§ Problems and tasks:
1. Answer these from the canopy-cover CNN notebook:
(a) What value does the active (uncommented) line assign to BATCH_SIZE?
(b) How many channels does NUM_CHANNELS specify?
(c) What call does the notebook suggest trying when GPU RAM appears to be allocated?
2. Pick up the canopy-cover CNN notebook after its last cell and continue it.

§ Document:
★ ★ ★ ★

# Setup

### 1. Libaries 

In [None]:
import numpy as np
import tensorflow as tf

# import rasterio
import json
import geojson
import glob
import math
from tensorflow.keras.optimizers import Adam
from tensorflow.keras.layers import Conv3D, Reshape, Conv2D, Flatten, Dense, Dropout
from tensorflow.keras.preprocessing.image import ImageDataGenerator

# import tensorflow_data_validation as tfdv
from sklearn.metrics import r2_score
from sklearn.linear_model import LinearRegression
from sklearn.metrics import mean_squared_error
import matplotlib.pyplot as plt

### 2. Training parameters

### NOTE FOR ME: check on which of these actually get used in the model fitting, and which ones aren't. Currently the call to create_model_function has no parameters (uses all defaults). RECONCILE.

##### These are the parameters that I landed on that work well with canopy cover and the simple model architecture in the function below. These parameters are the result of a series of gridsearchCV iterations. 

In [None]:
# BATCH_SIZE   = 2048
BATCH_SIZE = 64
NUM_EPOCHS = 20
HEIGHT = 30
WIDTH = 30
NUM_CHANNELS = 4
NUM_VALIDATION_RECORDS = 5000
BUFFER_SIZE = 10000
tfrecord_path = "/FILL/THIS/IN/WITH/THE/PATH/TO/YOUR/CNN/training_data/NAIP_x_LIDAR_training_30k_v4.TFrecord"

### 3. Some GPU management / checking

##### See what's available 

In [None]:
print(tf.config.list_physical_devices())
print(tf.__version__)

##### If you run into trouble where your GPU-utilizing code won't run because the GPU RAM is allocated (even though you're pretty sure it should be free), try tf.keras.backend.clear_session(), which sometimes helps 

In [None]:
tf.keras.backend.clear_session()

★ ★ ★ ★

§ Data shown:
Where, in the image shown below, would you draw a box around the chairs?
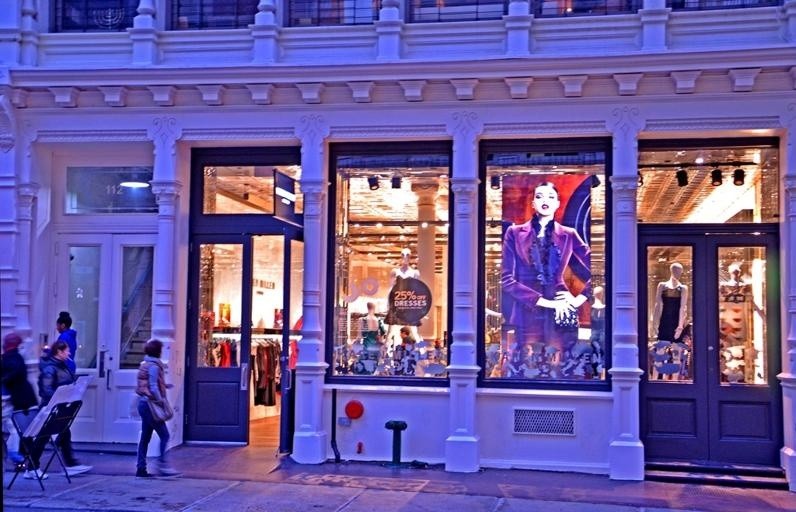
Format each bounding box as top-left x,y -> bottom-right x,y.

★ ★ ★ ★

§ Results of the exercise:
1.
(a) 64
(b) 4
(c) tf.keras.backend.clear_session()

2.
# Functions

### 1. parse_training_tfrecord

##### uses an example of what each training pair (image + label) should look like to unpack the training pairs from the training dataset file

In [None]:
# Function to parse the training TFRecord data
def parse_training_tfrecord(example_proto):
    feature_description = {
        "image": tf.io.FixedLenFeature([], tf.string),
        "label": tf.io.FixedLenFeature([], tf.string),
    }

    features = tf.io.parse_single_example(example_proto, feature_description)

    image = tf.io.decode_raw(features["image"], tf.float32)
    label = tf.io.decode_raw(features["label"], tf.float32)
    image = tf.reshape(image, [HEIGHT, WIDTH, NUM_CHANNELS])

    return image, label

### 2. create_model_function

##### contains the method for building the neural network. This particular network will have a 3D convolution layer (the filters have dimensions of kernel_dim x kernel_dim x number of bands), a flatten, and three dense layers (with dropouts between the layers). This is a simple formulation of a convolutional neural network. 

In [None]:
# Function to construct the CNN
def create_model_function(
    init_mode="uniform",
    optimiz0r="adam",
    batch_size=1024,
    kernel_dim=5,
    filter_no=32,
    Dense1_no=256,
    Dense2_no=32,
    learn_rate=0.001,
    momentum=0.2,
):
    kernel_size = (kernel_dim, kernel_dim, NUM_CHANNELS)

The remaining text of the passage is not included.